The couch is oozing some Nickelodeon slime, but, honestly, that was probably there before these kids got their house all haunted. Speaking of those kids, their fashion game is on fire. More casual denim, please. Christmas sweater? It's probably the middle of July, but you go, girl. Her brother obviously never met a color he didn't like. It's easy to appreciate those kinds of things when you have a sensible bowl cut keeping your eyes uncovered to the majesty of the world. 

I don't know, that roach-mantis seems alright. Right? He looks like he's in the middle of telling a hilarious joke, but Christmas Suzy is just not on his wavelength.

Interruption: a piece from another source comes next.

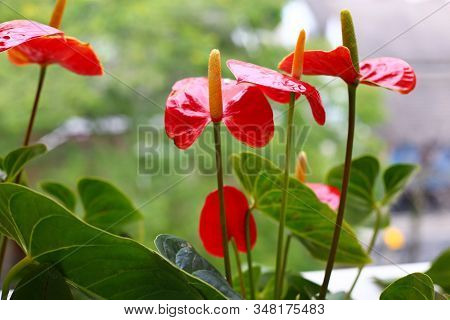 Small Garden In The Balcony Of Apartment With Red Anthurium And Green Leaves. Home Decoration (anthu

Been there. 

Bet you never knew that van Gogh was a Lizard Person, did you? He never regrew the ear because it would have blown his cover. WAKE UP PEOPLE. #monsteragoghgogh

Lastly, we have a rocking, shadowy reaper sadly obscured by the boogery text of the title. Even though he's somewhat hidden, that combo of hooded skull, hulking shoulders, glowing eye, and nasty scythe had a big impact on me when I first read this one around 4th or 5th grade. (It also reminded me of another nightmare touchstone of mine--the demon warrior from DRAGON: THE BRUCE LEE STORY). I used the image as the visual inspiration for a ghost story I wrote at the time called "The Caretaker". New kid accepts a dare to spend a night at the local cemetery, friends spook him with fake scare before real ghost shows up and goes all Dr. Shreck on their fannies. 

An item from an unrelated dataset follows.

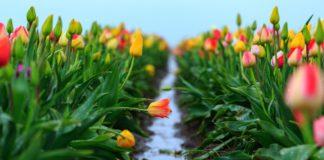 В Україні пройдуть дощі і вдарять морози: синоптики розповіли, коли завершиться весняне похолодання - today.ua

Dr. Terror's House of Horrors, 1964 tumgir.com (g... - Tumbex

This cover comes to us courtesy of Broeck Steadman, a tireless professional who also crafted graphics under the name E. T. Steadman. Steadman was a fount of gorgeous covers during the 90s, including work for such series as Ghosts of Fear Street, Deadtime Stories, Spooksville, and Are You Afraid of the Dark? Not to mention a few Point Horrors and notorious adult thrillers, as well. His website can still be seen HERE. I highly recommend thumbing through those web pages to get a mad cranial rush of nasty nostalgia. And hey, look at that. His artwork for Tales of the Gross and Gruesome (with reaper eyes restored!) graces the welcome page! 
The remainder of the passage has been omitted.